Close the filesystem used by this file object.

delete(recursive=False)

Delete the file or directory represented by this file object.

Parameters:

Name Type Description Default
recursive bool

Set to True to delete a non-empty directory.

False

exists()

Check if the file or directory represented by this file object exists.

for_path(rel_path)

Gets a new file object for the given relative path.

Parameters:

Name Type Description Default
rel_path str

Relative path to append.

required

Returns:

Type Description
FileObj

A new file object

mkdir()

Create the directory represented by this file object.

read(mode='rb')

Read the contents of the file represented by this file object.

Parameters:

Name Type Description Default
mode Literal['rb'] | Literal['r']

Read mode, must be "rb" or "r"

'rb'

Returns:

Type Description
bytes | str

The contents of the file either as bytes if mode is "rb" or as str

bytes | str

if mode is "r".

write(data, mode=None)

Write the contents of the file represented by this file object.

Parameters:

Name Type Description Default
data str | bytes

The data to write.

required
mode Literal['wb'] | Literal['w'] | Literal['ab'] | Literal['a'] | None

Write mode, must be "wb", "w", "ab", or "a".

None

Returns:

Type Description
int

The number of bytes written.

Types

zappend.api.SliceItem = str | FileObj | xr.Dataset | ContextManager[xr.Dataset] | SliceSource module-attribute

The possible types that can represent a slice dataset.

zappend.api.SliceCallable = Type[SliceSource] | Callable[[...], SliceItem] module-attribute

This type is either a class derived from SliceSource or a function that returns a SliceItem.
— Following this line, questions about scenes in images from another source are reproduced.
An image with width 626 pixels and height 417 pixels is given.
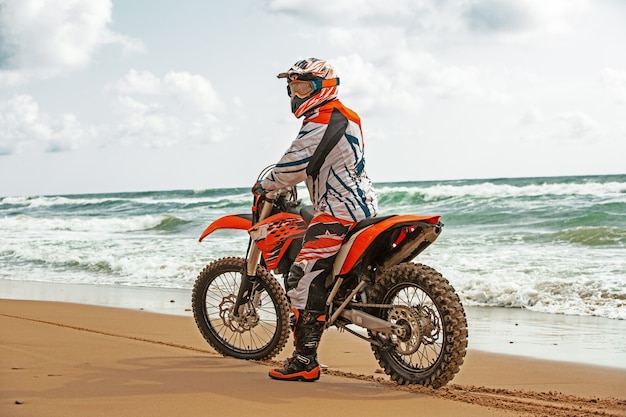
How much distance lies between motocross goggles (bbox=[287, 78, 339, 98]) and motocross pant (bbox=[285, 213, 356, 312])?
2.35ft

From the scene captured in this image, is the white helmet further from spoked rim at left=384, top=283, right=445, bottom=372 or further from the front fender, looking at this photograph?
spoked rim at left=384, top=283, right=445, bottom=372

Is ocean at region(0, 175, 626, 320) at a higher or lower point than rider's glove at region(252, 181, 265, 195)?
lower

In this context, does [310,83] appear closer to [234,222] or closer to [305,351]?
[234,222]

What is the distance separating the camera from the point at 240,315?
210 inches

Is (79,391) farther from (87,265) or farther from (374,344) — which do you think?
(87,265)

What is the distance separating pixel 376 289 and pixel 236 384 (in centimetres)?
97

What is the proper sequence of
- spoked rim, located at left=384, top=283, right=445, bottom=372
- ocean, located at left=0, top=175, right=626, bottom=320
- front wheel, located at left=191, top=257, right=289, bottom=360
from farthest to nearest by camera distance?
A: ocean, located at left=0, top=175, right=626, bottom=320, front wheel, located at left=191, top=257, right=289, bottom=360, spoked rim, located at left=384, top=283, right=445, bottom=372

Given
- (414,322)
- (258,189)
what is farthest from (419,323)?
(258,189)

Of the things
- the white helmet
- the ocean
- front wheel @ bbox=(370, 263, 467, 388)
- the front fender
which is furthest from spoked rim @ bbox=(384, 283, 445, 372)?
the ocean

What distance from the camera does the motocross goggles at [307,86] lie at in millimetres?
4477

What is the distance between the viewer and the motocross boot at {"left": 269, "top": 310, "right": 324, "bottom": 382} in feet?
14.9

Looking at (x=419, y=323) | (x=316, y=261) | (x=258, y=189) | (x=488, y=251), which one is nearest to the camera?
(x=419, y=323)

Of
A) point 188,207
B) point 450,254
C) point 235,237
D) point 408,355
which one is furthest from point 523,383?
point 188,207

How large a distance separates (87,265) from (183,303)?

Both can be invoked with any number of positional or keyword arguments. The processing context, if used, must be named ctx and must be either the 1st positional argument or a keyword argument. Its type is Context.
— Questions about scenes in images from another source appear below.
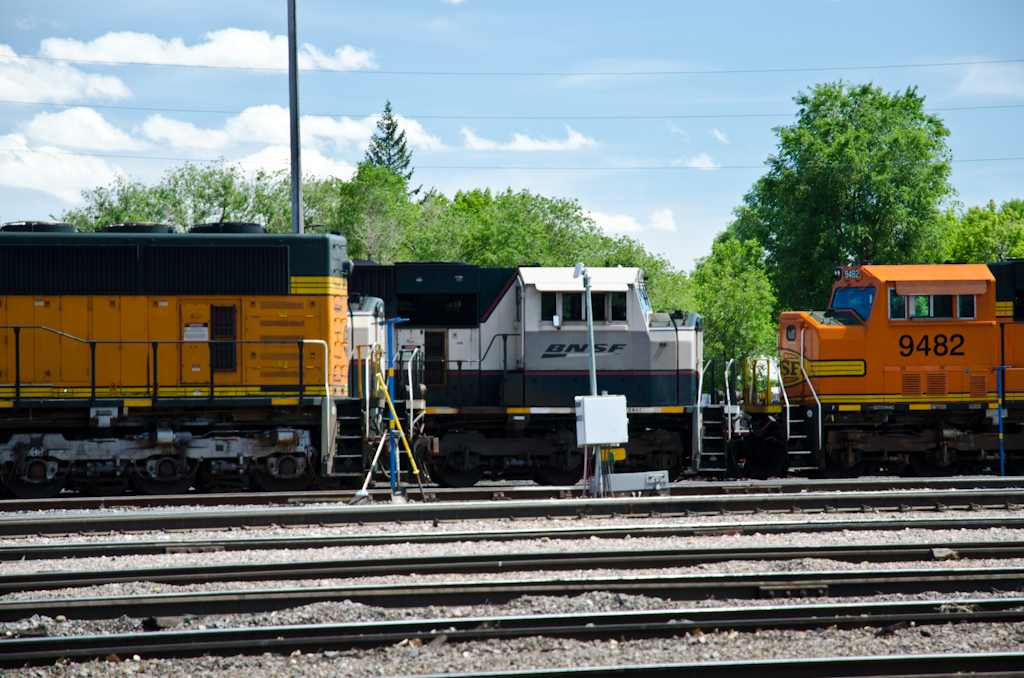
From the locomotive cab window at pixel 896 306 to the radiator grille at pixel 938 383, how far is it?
107 cm

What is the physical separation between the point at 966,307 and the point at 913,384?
5.11 feet

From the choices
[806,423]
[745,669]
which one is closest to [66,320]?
[745,669]

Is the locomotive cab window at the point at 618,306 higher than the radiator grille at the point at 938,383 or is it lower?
higher

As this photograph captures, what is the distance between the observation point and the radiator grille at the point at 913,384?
1370 centimetres

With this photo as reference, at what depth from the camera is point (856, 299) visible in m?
14.2

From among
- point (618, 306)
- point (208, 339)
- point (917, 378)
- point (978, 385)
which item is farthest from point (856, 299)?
point (208, 339)

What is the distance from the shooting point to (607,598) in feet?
20.5

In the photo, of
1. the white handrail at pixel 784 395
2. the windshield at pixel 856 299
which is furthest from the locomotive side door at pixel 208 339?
the windshield at pixel 856 299

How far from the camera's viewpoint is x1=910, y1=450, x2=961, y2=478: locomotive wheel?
1389 cm

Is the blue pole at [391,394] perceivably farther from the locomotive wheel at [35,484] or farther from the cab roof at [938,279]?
the cab roof at [938,279]

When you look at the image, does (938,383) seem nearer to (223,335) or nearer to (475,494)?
(475,494)

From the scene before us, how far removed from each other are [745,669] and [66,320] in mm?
10336

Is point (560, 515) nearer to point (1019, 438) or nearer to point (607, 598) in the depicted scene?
point (607, 598)

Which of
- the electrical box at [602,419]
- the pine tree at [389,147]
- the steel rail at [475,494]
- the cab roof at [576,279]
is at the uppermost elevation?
the pine tree at [389,147]
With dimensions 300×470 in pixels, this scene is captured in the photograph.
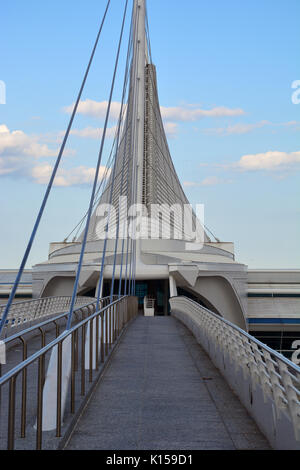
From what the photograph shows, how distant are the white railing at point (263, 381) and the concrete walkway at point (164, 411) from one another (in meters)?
0.14

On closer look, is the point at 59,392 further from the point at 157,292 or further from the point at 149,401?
the point at 157,292

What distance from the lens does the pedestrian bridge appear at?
3980mm

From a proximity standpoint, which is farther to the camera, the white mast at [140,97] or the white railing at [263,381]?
the white mast at [140,97]

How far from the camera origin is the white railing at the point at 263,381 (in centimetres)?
399

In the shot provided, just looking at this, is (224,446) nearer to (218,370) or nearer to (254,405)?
(254,405)

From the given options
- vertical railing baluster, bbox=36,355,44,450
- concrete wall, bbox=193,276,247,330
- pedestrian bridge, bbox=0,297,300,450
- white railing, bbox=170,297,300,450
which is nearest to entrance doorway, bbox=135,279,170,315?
concrete wall, bbox=193,276,247,330

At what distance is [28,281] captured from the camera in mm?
43844

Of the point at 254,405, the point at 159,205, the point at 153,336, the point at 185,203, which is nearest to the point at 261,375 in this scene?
the point at 254,405

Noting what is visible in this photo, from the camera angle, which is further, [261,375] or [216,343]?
[216,343]

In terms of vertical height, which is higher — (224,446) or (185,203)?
(185,203)

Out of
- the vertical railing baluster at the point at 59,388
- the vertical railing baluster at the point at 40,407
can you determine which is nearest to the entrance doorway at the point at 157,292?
the vertical railing baluster at the point at 59,388

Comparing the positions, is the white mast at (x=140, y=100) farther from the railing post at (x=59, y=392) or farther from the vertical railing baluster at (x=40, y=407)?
the vertical railing baluster at (x=40, y=407)
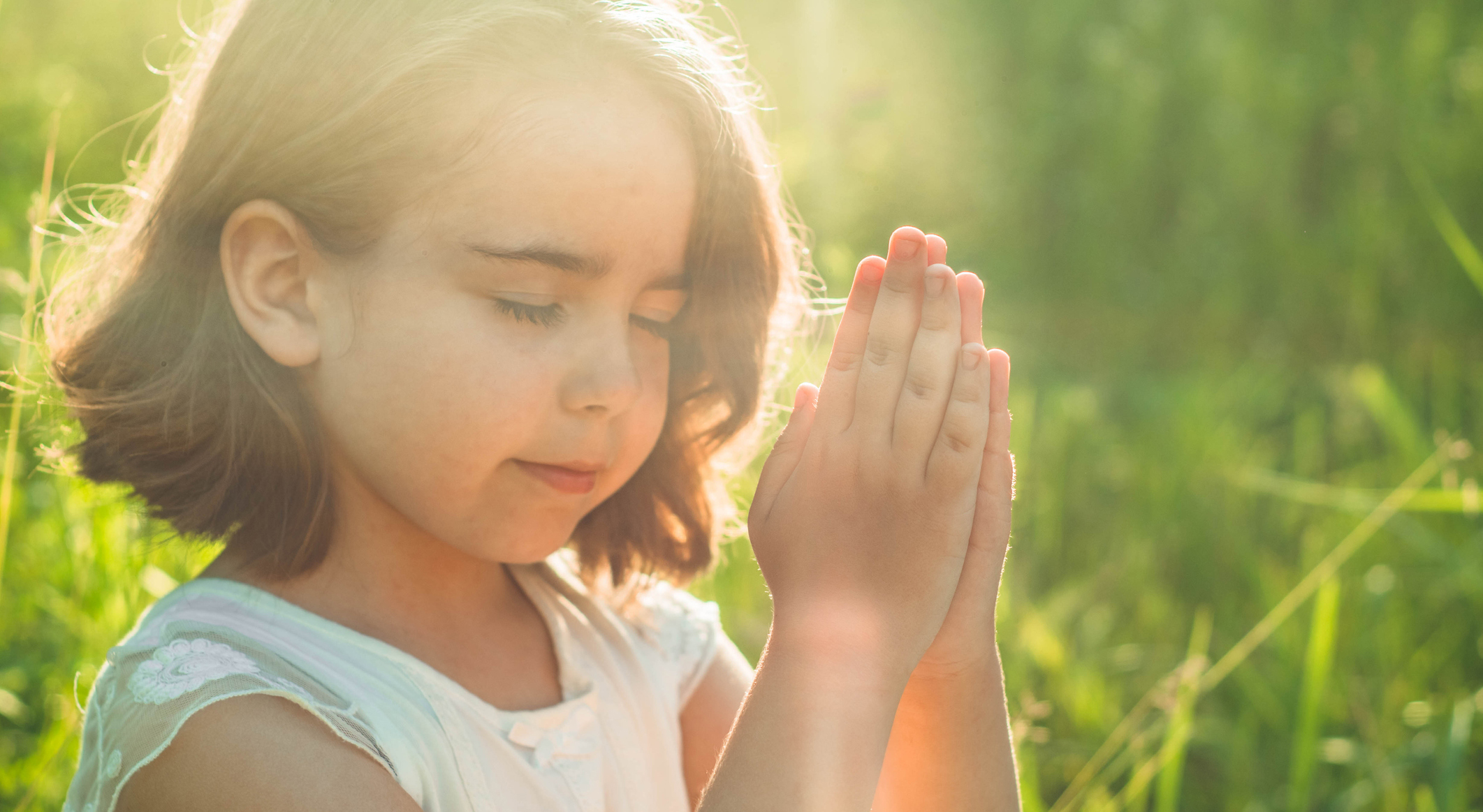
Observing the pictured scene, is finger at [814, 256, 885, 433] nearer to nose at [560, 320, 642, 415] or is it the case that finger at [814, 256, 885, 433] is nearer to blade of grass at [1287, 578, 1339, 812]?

zappend.api.ConfigItem = FileObj | str | dict[str, Any] module-attribute

The possible types used to represent zappend configuration.

zappend.api.ConfigList = list[ConfigItem] | tuple[ConfigItem] module-attribute

A sequence of possible zappend configuration types.

zappend.api.ConfigLike = ConfigItem | ConfigList | None module-attribute

Type for a zappend configuration-like object.

Contributions

This module contributes to zappend's core functionality.

The function signatures in this module are less stable, and their implementations are considered experimental. They may also rely on external packages. For more information, please refer to the individual function documentation. Due to these reasons, this module is excluded from the project's automatic coverage analysis.

Function write_levels()

Write a dataset given by source_ds or source_path to target_path using the multi-level dataset format as specified by xcube.

It resembles the store.write_data(dataset, "<name>.levels", ...) method provided by the xcube filesystem data stores ("file", "s3", "memory", etc.). The zappend version may be used for potentially very large datasets in terms of dimension sizes or for datasets with very large number of chunks. It is considerably slower than the xcube version (which basically uses xarray.to_zarr() for each resolution level), but should run robustly with stable memory consumption.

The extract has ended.